Copy out each of the lines below word for word, leaving out the pictures.

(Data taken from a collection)
▬▬▬▬▬▬
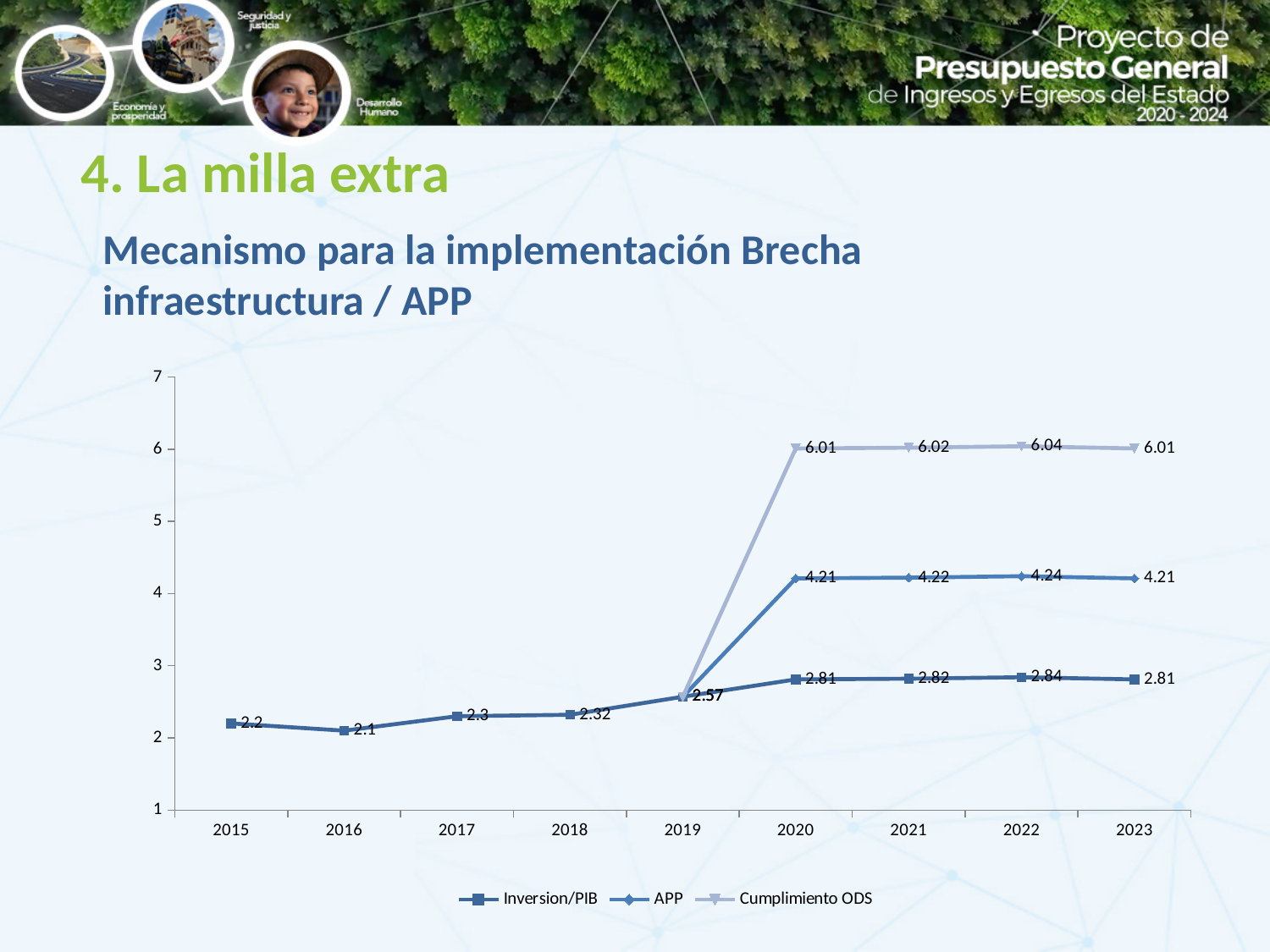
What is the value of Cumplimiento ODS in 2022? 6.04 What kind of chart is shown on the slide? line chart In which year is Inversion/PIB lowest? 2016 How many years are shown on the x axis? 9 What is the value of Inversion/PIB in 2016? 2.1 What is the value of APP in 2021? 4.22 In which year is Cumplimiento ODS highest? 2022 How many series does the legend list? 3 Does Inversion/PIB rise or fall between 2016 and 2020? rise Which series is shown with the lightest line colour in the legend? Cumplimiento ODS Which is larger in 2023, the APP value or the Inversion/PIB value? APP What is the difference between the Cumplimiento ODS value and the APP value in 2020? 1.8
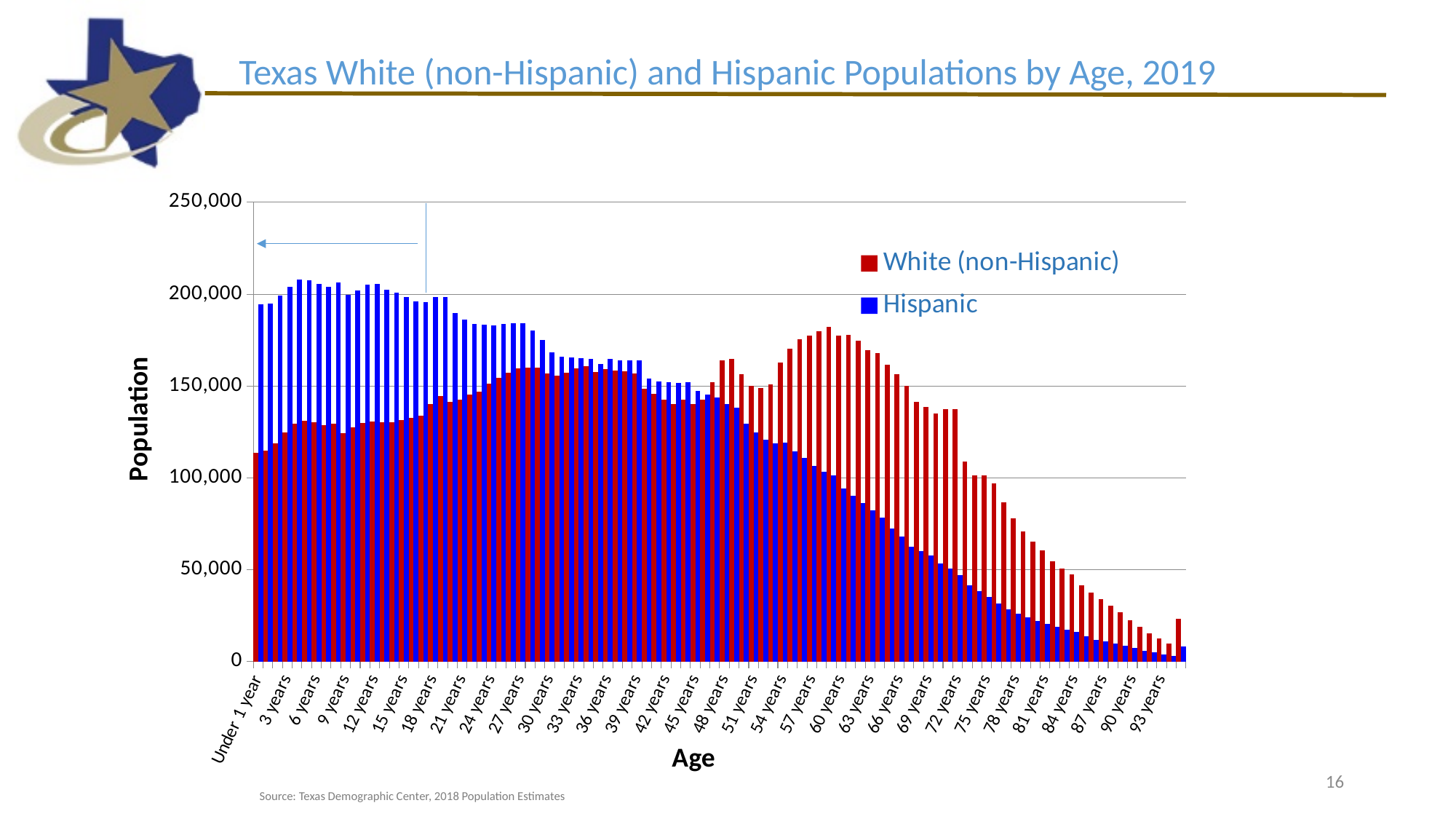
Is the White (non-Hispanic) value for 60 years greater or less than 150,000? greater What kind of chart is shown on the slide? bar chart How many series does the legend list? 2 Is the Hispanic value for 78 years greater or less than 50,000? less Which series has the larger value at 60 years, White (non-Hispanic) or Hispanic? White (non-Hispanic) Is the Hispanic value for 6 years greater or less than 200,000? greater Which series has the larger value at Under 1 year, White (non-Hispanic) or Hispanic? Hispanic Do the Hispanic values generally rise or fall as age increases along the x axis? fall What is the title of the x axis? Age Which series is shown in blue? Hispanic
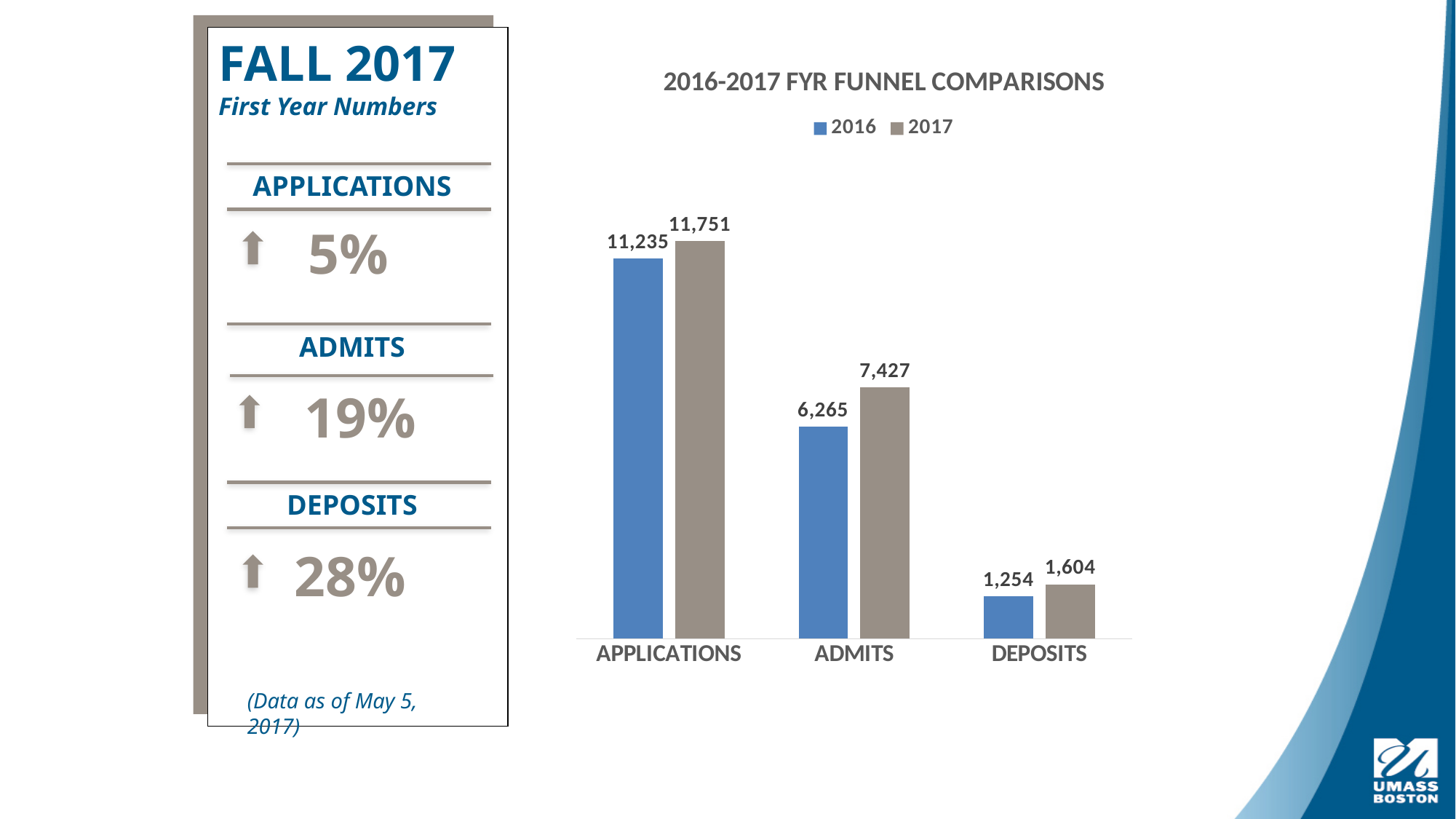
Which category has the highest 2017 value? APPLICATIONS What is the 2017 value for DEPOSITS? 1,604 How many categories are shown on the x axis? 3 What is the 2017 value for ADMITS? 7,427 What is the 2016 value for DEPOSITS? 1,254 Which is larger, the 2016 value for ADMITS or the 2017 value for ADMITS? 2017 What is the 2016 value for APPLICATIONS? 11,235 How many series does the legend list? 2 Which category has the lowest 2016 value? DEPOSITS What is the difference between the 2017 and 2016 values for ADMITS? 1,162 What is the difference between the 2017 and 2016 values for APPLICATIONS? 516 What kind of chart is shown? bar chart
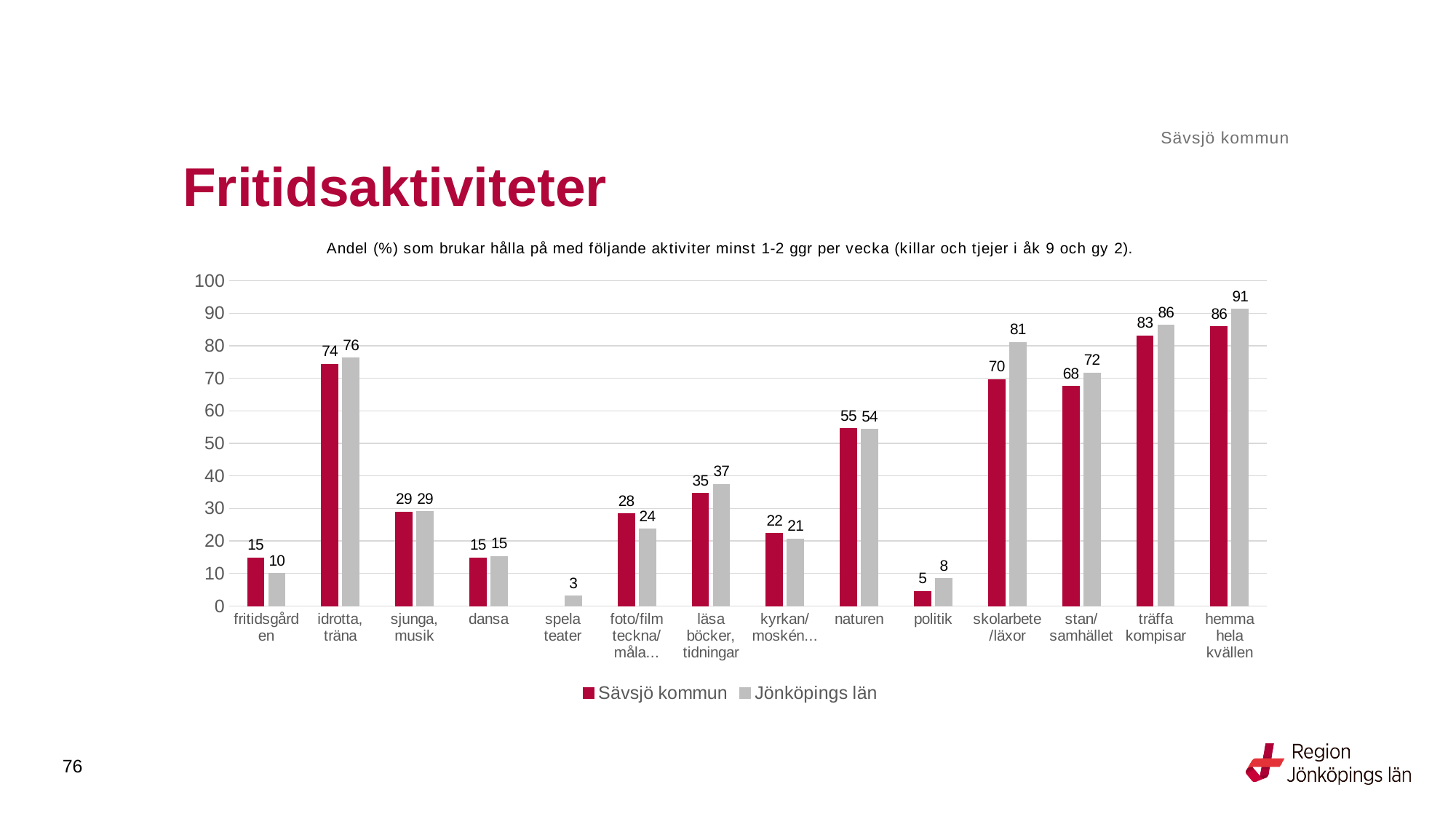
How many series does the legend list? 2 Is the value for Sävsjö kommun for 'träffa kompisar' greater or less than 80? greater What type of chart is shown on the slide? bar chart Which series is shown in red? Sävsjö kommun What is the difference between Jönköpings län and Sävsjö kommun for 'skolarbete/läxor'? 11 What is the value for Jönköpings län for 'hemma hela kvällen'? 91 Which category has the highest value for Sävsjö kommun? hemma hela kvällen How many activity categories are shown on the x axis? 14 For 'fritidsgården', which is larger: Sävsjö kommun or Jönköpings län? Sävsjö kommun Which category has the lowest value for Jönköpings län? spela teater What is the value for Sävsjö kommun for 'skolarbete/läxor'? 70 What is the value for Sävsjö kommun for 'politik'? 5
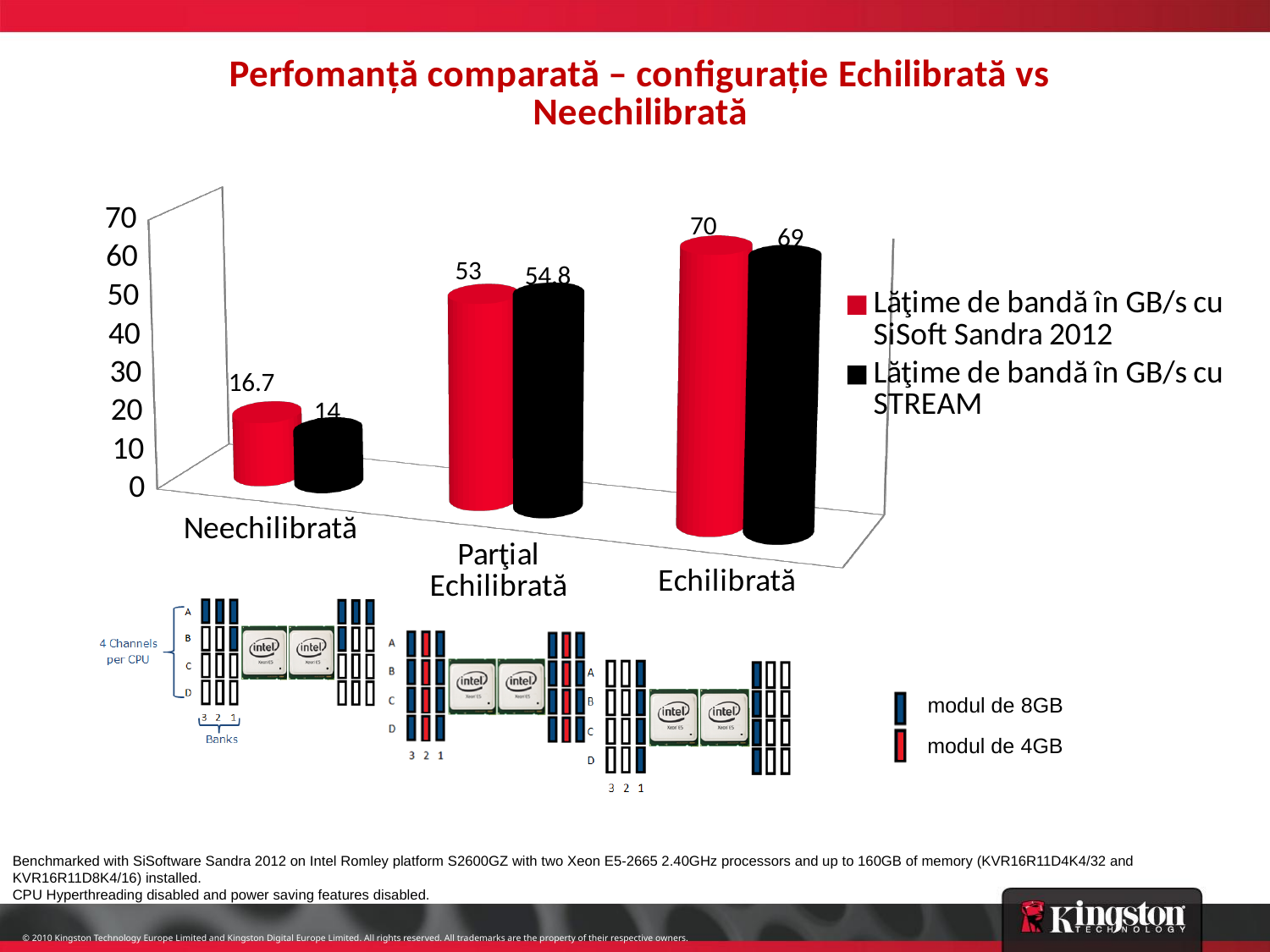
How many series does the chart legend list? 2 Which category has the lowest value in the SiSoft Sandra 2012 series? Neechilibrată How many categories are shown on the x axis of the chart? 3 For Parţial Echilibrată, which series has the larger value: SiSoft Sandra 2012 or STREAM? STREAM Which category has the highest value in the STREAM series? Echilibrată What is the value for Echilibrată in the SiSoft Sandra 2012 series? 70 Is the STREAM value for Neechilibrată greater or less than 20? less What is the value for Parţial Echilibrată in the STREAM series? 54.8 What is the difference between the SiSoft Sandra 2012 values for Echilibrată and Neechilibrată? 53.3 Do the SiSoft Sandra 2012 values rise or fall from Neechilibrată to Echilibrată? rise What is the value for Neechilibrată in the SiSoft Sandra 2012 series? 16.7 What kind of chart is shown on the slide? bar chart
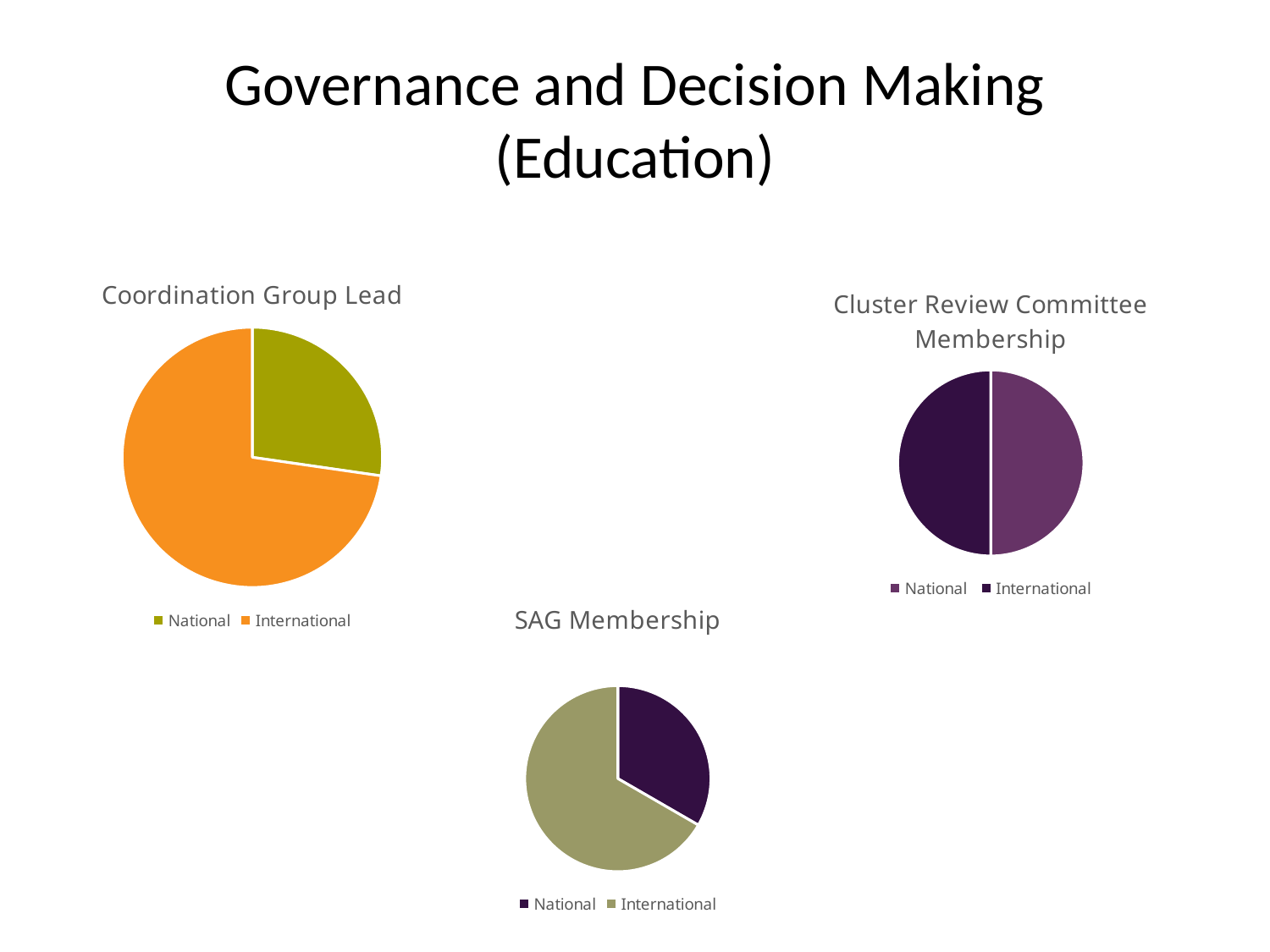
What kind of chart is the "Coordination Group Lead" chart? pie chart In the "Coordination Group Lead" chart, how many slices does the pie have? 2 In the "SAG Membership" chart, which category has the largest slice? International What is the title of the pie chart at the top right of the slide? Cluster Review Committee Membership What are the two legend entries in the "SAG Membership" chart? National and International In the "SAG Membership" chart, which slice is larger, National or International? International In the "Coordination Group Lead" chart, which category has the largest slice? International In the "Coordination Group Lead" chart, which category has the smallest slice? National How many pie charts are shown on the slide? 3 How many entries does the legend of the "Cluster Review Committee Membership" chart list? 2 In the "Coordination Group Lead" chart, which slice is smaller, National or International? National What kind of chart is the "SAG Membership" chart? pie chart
▬▬▬▬▬▬
▶ [Expected answer]
What is the value of Cumplimiento ODS in 2022? 6.04 What kind of chart is shown on the slide? line chart In which year is Inversion/PIB lowest? 2016 How many years are shown on the x axis? 9 What is the value of Inversion/PIB in 2016? 2.1 What is the value of APP in 2021? 4.22 In which year is Cumplimiento ODS highest? 2022 How many series does the legend list? 3 Does Inversion/PIB rise or fall between 2016 and 2020? rise Which series is shown with the lightest line colour in the legend? Cumplimiento ODS Which is larger in 2023, the APP value or the Inversion/PIB value? APP What is the difference between the Cumplimiento ODS value and the APP value in 2020? 1.8
Is the White (non-Hispanic) value for 60 years greater or less than 150,000? greater What kind of chart is shown on the slide? bar chart How many series does the legend list? 2 Is the Hispanic value for 78 years greater or less than 50,000? less Which series has the larger value at 60 years, White (non-Hispanic) or Hispanic? White (non-Hispanic) Is the Hispanic value for 6 years greater or less than 200,000? greater Which series has the larger value at Under 1 year, White (non-Hispanic) or Hispanic? Hispanic Do the Hispanic values generally rise or fall as age increases along the x axis? fall What is the title of the x axis? Age Which series is shown in blue? Hispanic
Which category has the highest 2017 value? APPLICATIONS What is the 2017 value for DEPOSITS? 1,604 How many categories are shown on the x axis? 3 What is the 2017 value for ADMITS? 7,427 What is the 2016 value for DEPOSITS? 1,254 Which is larger, the 2016 value for ADMITS or the 2017 value for ADMITS? 2017 What is the 2016 value for APPLICATIONS? 11,235 How many series does the legend list? 2 Which category has the lowest 2016 value? DEPOSITS What is the difference between the 2017 and 2016 values for ADMITS? 1,162 What is the difference between the 2017 and 2016 values for APPLICATIONS? 516 What kind of chart is shown? bar chart
How many series does the legend list? 2 Is the value for Sävsjö kommun for 'träffa kompisar' greater or less than 80? greater What type of chart is shown on the slide? bar chart Which series is shown in red? Sävsjö kommun What is the difference between Jönköpings län and Sävsjö kommun for 'skolarbete/läxor'? 11 What is the value for Jönköpings län for 'hemma hela kvällen'? 91 Which category has the highest value for Sävsjö kommun? hemma hela kvällen How many activity categories are shown on the x axis? 14 For 'fritidsgården', which is larger: Sävsjö kommun or Jönköpings län? Sävsjö kommun Which category has the lowest value for Jönköpings län? spela teater What is the value for Sävsjö kommun for 'skolarbete/läxor'? 70 What is the value for Sävsjö kommun for 'politik'? 5
How many series does the chart legend list? 2 Which category has the lowest value in the SiSoft Sandra 2012 series? Neechilibrată How many categories are shown on the x axis of the chart? 3 For Parţial Echilibrată, which series has the larger value: SiSoft Sandra 2012 or STREAM? STREAM Which category has the highest value in the STREAM series? Echilibrată What is the value for Echilibrată in the SiSoft Sandra 2012 series? 70 Is the STREAM value for Neechilibrată greater or less than 20? less What is the value for Parţial Echilibrată in the STREAM series? 54.8 What is the difference between the SiSoft Sandra 2012 values for Echilibrată and Neechilibrată? 53.3 Do the SiSoft Sandra 2012 values rise or fall from Neechilibrată to Echilibrată? rise What is the value for Neechilibrată in the SiSoft Sandra 2012 series? 16.7 What kind of chart is shown on the slide? bar chart
What kind of chart is the "Coordination Group Lead" chart? pie chart In the "Coordination Group Lead" chart, how many slices does the pie have? 2 In the "SAG Membership" chart, which category has the largest slice? International What is the title of the pie chart at the top right of the slide? Cluster Review Committee Membership What are the two legend entries in the "SAG Membership" chart? National and International In the "SAG Membership" chart, which slice is larger, National or International? International In the "Coordination Group Lead" chart, which category has the largest slice? International In the "Coordination Group Lead" chart, which category has the smallest slice? National How many pie charts are shown on the slide? 3 How many entries does the legend of the "Cluster Review Committee Membership" chart list? 2 In the "Coordination Group Lead" chart, which slice is smaller, National or International? National What kind of chart is the "SAG Membership" chart? pie chart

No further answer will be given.